Bodies exist in a car within a finite amount of space. Eventually, the body will encounter something within the car which causes that forward motion to stop, sending the body back into the opposite direction.
This might be the seatbelt, the steering wheel, an airbag, or the side panel of the car.
This sudden movement in one direct direction and then immediately in the other is called whiplash – after the cracking of a whip.
Whiplash symptoms include pain, stiffness, headaches, muscle spasms, tightness, or knots.
Physical Structures of the Body: Understanding Neck and Lower Back Pain
Our spines are long. They cover the entirety of the back and neck, ranging from the lower back (lumbar region) to the top of the neck (cervical spine). The spine consists of individual bony vertebrae which are connected by softer cartilage called discs. Together, these provide a protective sheath for a collection of nerves that run up and down the spine through the vertebrae.
Muscles connect to the spinal structures. In a car or truck accident, the unexpected sudden movements cause these muscles to stretch suddenly – often further than the muscles are meant to. This results in muscle strain or sprain. This is the typical soft-tissue injury that we think of as whiplash.
These injuries can occur at the neck or lower back. Muscle injuries can take a surprisingly long time to heal, sometimes months. That’s because over time, blood lays down layers of collagen onto the muscle, creating a scab. Over time, the muscle fibers heal, and the collagen layers break down.
Injuries Can Occur at Lower Rates of Speed at Impact
Even a car accident that occurs at a relatively low rate of speed can cause whiplash. It is the sudden change in velocity that is instrumental in causing injuries. This change in velocity can occur at lower speeds than are required to produce property damage to the cars involved. When speeds are increased, so are the severity of injuries sustained.
For example, a driver without a seatbelt who is hit at 10 MPH will feel as though they are being hit by a mass weighing 4,074 lbs. At 40 mph, a driver with a seatbelt will feel as though they are being hit by a mass weighing 13,038 lbs.
The consequences of whiplash can be serious, no matter what the speed of your collision. It’s important to seek medical attention right away to make sure that you get the treatment you need. Once you’ve obtained medical care, don’t delay in reaching out to a personal injury lawyer for help. Those responsible for your car accident might be financially responsible for your costs and suffering, too.
Disc Injuries and Facet Joint Injuries
Vertebrae refer to the bones of the spine. Discs refer to the round pieces of cartilage that sit between and act as cushions for the vertebrae.
The spinal column passes through both the vertebrae and the discs. Disc injuries can occur with a car crash and they are quite painful. We often refer to these injuries as herniated or bulging discs.

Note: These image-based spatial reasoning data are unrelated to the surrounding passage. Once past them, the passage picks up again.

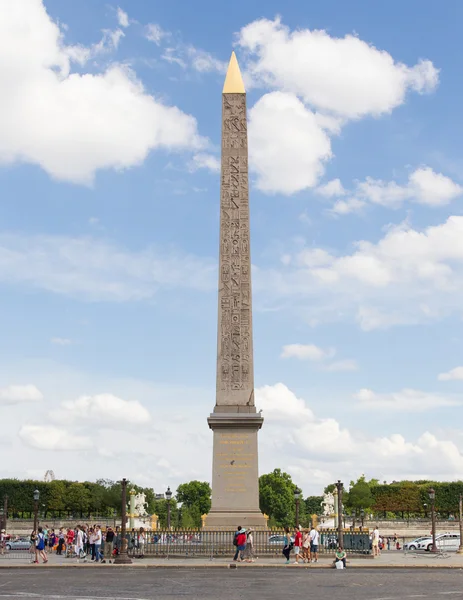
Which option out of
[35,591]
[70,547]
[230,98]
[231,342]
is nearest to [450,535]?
[70,547]

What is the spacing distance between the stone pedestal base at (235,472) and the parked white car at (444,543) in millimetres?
16475

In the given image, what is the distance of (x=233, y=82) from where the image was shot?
1350 inches

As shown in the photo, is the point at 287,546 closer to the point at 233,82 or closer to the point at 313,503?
the point at 233,82

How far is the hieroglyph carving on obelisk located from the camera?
30.9 meters

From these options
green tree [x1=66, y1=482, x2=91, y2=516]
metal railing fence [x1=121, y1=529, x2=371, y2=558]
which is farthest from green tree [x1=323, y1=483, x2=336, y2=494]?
metal railing fence [x1=121, y1=529, x2=371, y2=558]

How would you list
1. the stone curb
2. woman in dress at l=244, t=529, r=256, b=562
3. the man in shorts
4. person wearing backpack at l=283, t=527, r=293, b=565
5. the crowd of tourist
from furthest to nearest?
the crowd of tourist
the man in shorts
person wearing backpack at l=283, t=527, r=293, b=565
woman in dress at l=244, t=529, r=256, b=562
the stone curb

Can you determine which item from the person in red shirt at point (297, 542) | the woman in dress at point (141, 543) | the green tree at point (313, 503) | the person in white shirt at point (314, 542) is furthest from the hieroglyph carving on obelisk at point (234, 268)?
the green tree at point (313, 503)

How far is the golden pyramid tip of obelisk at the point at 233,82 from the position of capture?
3391 centimetres

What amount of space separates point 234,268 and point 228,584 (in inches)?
574

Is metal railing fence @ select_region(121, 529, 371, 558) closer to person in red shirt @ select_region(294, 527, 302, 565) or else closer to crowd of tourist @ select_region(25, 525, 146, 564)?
crowd of tourist @ select_region(25, 525, 146, 564)

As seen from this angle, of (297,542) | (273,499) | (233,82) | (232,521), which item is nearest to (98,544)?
(232,521)

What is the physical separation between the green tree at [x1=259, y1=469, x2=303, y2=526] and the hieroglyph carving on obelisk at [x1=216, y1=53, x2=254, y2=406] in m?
62.8

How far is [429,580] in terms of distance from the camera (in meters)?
21.1

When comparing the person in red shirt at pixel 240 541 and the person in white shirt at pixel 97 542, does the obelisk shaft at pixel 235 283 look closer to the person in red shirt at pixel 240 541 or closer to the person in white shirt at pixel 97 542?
the person in red shirt at pixel 240 541
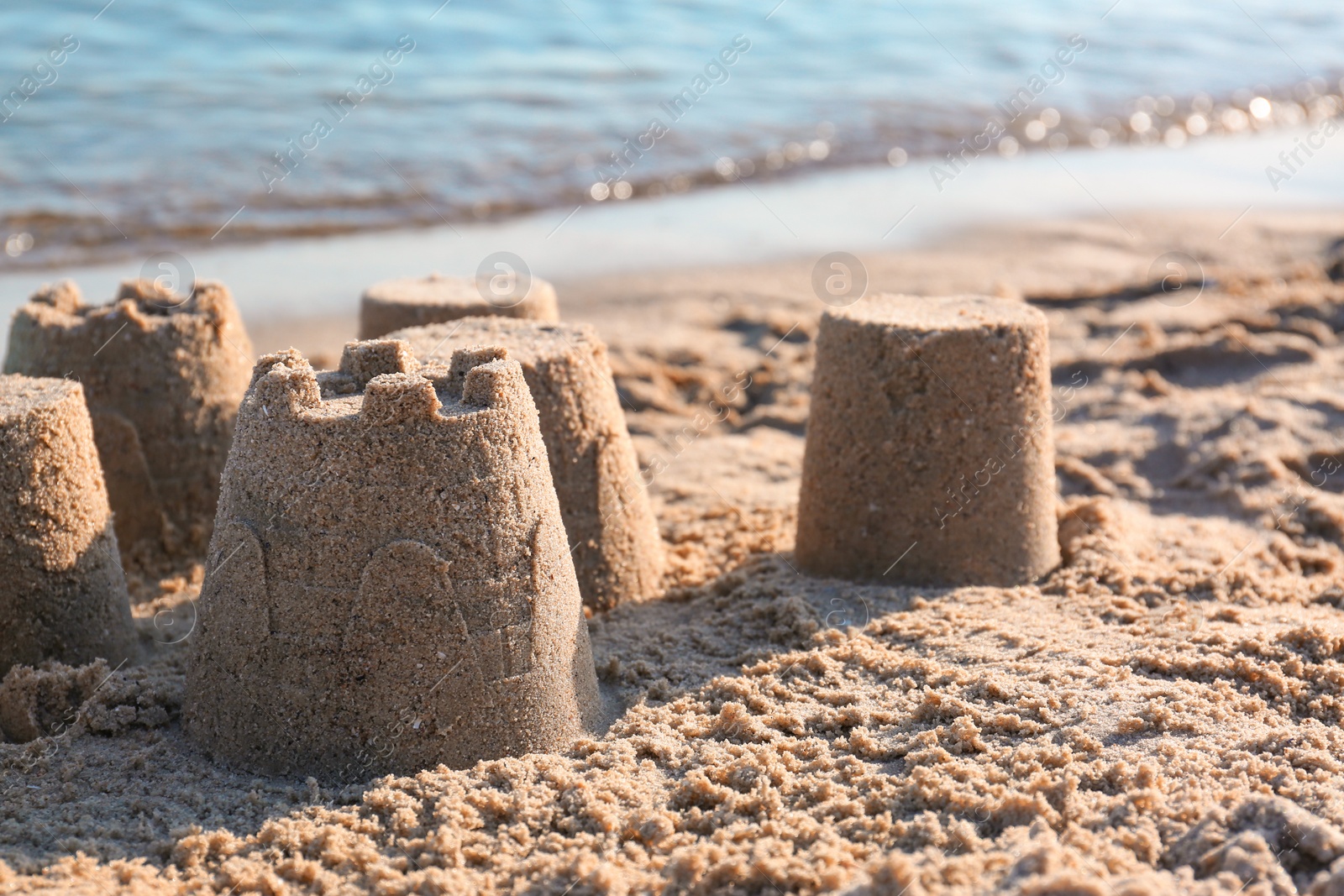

Disc injuries occur when the softer tissue inside the disc pushes out of the harder outer layer of the disc. While these types of injuries occur in the lower back, discs in the neck can also be affected. Disc pain is intense and may resolve with continued rest, gentle stretching, and physical therapy. Otherwise, a disc injury may need surgery.
Facet joint injuries are also common in car crashes. Each vertebral unit contains a set of spiny protrusions that help support your weight and enable movement. These are joints that experience constant, repetitive motion, and can tear during an injury.
Pain and inflammation are common with these injuries. The joints are stressed and often enlarged. Pain is often felt near the joint or joints which are affected. But pain can radiate to the legs, hips, or buttocks when the affected joint is in the lumbar region. Treatment can include physical therapy, pain medication and steroidal injections, and radiofrequency ablation (RFA). RFA is an effective long-term treatment for mechanical neck and low back pain due to joint inflammation.
Understanding your injuries is important. It may not take away the pain you feel, but it can help you understand the mechanics of the injury and understand what steps are necessary for you to take toward recovery.